Se eles são mais flexíveis e têm dificuldade em 'criar raízes' em uma empresa, manter bons profissionais da geração Z nas equipes é um desafio e tanto. Para Luciana, usar a palavra "reter" é só mostrar justamente o que esses profissionais não querem para a vida e carreira deles.
"Ninguém quer se sentir pressionado a estar e permanecer em lugar algum. Se as pessoas permanecerão na empresa, será pelas suas próprias motivações. Atrair e reter talentos de forma bem-sucedida só será possível se as empresas conhecerem de verdade o público-alvo, adaptando as práticas de recrutamento e seleção para atenderem a nova geração de trabalhadores", enfatiza.

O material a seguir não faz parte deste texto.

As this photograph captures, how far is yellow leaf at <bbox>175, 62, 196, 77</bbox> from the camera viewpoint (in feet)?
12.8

Na perspectiva de Frederico, algumas das adaptações que podem ser feitas para manter o engajamento da geração são na autonomia e no plano de carreira. "As empresas precisam conseguir mostrar para essa geração que eles podem ser empreendedores dentro da própria organização trazendo novas ideias", inicia.
"Também precisam dar abertura para que eles possam errar. O principal ponto do medo de empreender é o medo de errar. Quando, numa organização, você permite que as pessoas inovem sem temer o risco de dar errado, isso faz com que ele se desafiem e não queiram sair para fazer isso lá fora", pontua.
Para Frederico, ao permitir que os funcionários apostem em novas ideias e tentem fazer seus projetos darem certo, as empresas criam a sensação de "pertencimento" necessária para que a geração Z não tenha esse ímpeto de 'pular' de corporação em corporação.
"É primordial que eles sintam que fazem parte da tomada de decisão, que fazem parte daquele ecossistema. A partir do momento que você traz esse sentimento para eles, dificilmente a pessoa sai", salienta.